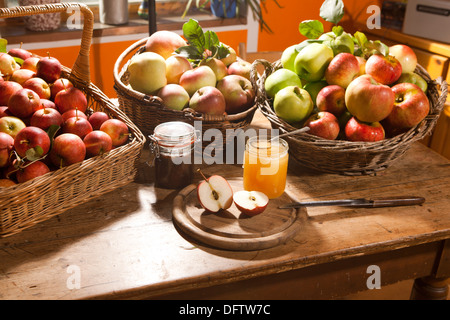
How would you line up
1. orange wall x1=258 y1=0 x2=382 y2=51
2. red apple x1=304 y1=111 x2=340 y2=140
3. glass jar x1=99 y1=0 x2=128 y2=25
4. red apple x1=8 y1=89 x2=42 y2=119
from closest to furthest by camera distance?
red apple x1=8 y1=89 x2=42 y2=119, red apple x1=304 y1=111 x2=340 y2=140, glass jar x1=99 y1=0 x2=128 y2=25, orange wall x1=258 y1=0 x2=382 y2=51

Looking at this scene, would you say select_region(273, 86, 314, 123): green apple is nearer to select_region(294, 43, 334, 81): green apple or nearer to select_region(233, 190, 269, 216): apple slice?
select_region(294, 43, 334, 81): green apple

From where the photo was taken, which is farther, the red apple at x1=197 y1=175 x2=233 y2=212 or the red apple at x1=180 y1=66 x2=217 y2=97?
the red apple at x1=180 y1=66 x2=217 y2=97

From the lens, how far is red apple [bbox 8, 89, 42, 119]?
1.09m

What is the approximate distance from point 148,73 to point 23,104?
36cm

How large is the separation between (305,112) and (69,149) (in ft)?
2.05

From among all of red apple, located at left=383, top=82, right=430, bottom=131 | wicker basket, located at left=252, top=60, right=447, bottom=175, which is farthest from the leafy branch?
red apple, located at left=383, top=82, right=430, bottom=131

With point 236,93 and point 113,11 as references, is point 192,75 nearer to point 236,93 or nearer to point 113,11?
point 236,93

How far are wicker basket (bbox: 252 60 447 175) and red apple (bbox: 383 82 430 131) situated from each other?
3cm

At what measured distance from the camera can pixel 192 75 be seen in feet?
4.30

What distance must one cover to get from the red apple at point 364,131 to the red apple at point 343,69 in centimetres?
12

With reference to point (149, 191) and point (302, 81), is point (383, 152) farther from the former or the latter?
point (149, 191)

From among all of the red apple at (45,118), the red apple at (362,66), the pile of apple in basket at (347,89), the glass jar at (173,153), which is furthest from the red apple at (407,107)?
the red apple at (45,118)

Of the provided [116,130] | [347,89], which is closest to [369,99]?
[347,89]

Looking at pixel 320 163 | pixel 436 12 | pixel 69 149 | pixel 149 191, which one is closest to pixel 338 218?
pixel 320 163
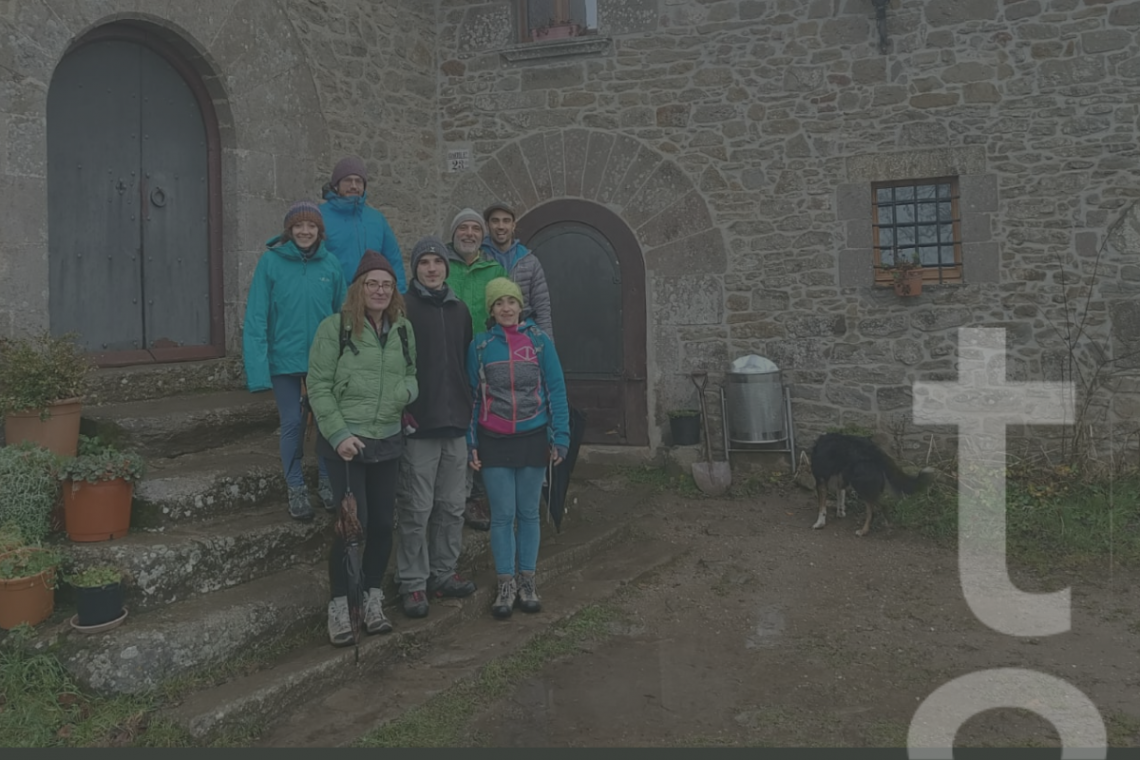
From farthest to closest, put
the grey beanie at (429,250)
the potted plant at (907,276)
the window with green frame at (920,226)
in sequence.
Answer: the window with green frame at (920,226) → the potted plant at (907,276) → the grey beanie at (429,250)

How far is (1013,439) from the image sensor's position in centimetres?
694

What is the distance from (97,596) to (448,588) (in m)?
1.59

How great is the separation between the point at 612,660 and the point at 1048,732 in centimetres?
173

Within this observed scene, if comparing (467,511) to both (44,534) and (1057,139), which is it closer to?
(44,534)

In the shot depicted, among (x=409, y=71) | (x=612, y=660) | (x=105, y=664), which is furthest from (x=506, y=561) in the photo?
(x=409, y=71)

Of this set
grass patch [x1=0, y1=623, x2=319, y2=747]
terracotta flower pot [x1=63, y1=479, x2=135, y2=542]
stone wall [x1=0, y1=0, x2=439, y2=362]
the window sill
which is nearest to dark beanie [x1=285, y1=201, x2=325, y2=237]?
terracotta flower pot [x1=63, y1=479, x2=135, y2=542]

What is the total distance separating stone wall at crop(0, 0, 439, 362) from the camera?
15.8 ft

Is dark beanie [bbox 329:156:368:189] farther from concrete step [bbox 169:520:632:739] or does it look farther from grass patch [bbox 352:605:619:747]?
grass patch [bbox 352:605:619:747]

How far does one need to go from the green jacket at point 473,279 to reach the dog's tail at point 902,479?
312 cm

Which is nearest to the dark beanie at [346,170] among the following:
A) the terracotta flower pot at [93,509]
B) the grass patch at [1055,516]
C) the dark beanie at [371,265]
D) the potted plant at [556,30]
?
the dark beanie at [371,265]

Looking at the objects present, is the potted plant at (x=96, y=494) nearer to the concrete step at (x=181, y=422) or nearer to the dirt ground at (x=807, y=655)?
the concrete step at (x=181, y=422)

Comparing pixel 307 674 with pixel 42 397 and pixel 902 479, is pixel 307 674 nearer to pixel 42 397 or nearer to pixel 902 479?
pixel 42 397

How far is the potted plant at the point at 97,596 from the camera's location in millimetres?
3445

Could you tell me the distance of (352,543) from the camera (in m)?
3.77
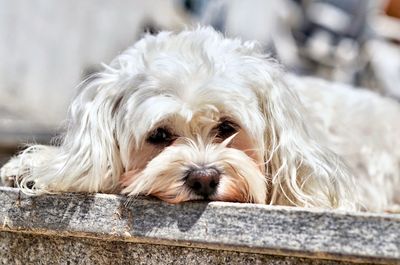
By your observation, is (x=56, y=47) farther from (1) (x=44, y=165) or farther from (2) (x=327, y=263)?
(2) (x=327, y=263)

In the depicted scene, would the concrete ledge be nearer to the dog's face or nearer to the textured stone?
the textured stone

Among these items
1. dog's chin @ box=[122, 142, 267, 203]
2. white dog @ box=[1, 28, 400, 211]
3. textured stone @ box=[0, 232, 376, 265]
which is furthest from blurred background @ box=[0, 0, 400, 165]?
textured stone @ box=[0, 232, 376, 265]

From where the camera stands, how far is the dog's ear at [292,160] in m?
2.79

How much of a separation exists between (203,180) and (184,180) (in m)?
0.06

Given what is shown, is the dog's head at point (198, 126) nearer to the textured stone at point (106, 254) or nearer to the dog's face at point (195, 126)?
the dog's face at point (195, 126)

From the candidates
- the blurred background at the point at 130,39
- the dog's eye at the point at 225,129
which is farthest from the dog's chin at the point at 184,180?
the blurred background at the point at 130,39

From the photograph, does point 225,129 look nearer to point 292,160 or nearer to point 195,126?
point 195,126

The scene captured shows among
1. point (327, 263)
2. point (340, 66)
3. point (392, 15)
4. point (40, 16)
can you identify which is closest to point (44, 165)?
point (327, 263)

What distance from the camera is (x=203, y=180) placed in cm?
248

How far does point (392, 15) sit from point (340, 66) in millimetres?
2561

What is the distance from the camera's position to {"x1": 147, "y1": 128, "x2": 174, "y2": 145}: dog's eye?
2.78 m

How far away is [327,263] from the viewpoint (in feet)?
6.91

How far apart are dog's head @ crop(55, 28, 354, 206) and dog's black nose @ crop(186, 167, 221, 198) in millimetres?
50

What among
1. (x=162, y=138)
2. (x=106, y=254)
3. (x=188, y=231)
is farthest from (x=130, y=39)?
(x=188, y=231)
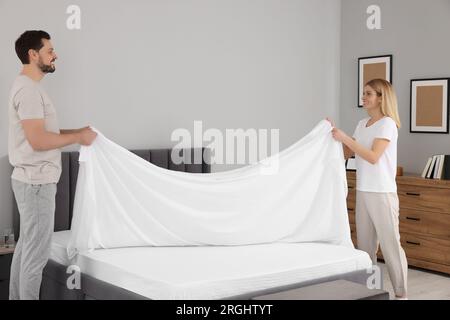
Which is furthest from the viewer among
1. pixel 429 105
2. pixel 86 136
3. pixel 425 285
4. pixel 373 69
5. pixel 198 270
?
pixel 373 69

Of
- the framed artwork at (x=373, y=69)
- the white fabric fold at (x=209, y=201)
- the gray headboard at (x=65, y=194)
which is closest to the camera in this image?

- [TASK]: Reproduce word for word the lines starting at the one that contains "How far away" and ending at the last of the lines, leaving out the pictures.

- [OUTPUT OF THE TASK]:
How far away is [327,263] from the viewpoint (in feet)?
6.91

How far apart are dog's head @ crop(55, 28, 354, 206) and dog's black nose @ crop(186, 167, 221, 198) in millimetres?
50

What among
1. (x=162, y=138)
2. (x=106, y=254)
3. (x=188, y=231)
is farthest from (x=130, y=39)?
(x=188, y=231)
Which is furthest from the viewer among
1. pixel 429 105
2. pixel 86 136
3. pixel 425 285
4. pixel 373 69
5. pixel 198 270
?
pixel 373 69

Of
- the framed artwork at (x=373, y=69)
- the white fabric fold at (x=209, y=201)
- the gray headboard at (x=65, y=194)
which is closest to the camera in this image?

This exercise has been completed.